■ **What is expected**
Gather from the material every line that contains the string "camera".

■ **Data**
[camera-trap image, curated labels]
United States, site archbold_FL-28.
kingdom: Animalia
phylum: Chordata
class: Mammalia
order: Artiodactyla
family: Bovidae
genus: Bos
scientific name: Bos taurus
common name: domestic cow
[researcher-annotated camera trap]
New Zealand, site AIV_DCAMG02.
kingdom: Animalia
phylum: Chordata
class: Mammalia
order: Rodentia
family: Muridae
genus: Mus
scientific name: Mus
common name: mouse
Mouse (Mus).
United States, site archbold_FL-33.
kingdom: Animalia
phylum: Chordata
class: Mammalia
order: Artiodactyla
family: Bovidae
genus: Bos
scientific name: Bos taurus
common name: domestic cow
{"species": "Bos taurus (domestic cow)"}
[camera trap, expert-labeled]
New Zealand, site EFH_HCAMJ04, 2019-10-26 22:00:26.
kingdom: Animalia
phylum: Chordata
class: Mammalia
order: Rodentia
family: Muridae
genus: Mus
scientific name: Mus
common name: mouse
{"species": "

■ **Solution for this problem**
[camera-trap image, curated labels]
[researcher-annotated camera trap]
[camera trap, expert-labeled]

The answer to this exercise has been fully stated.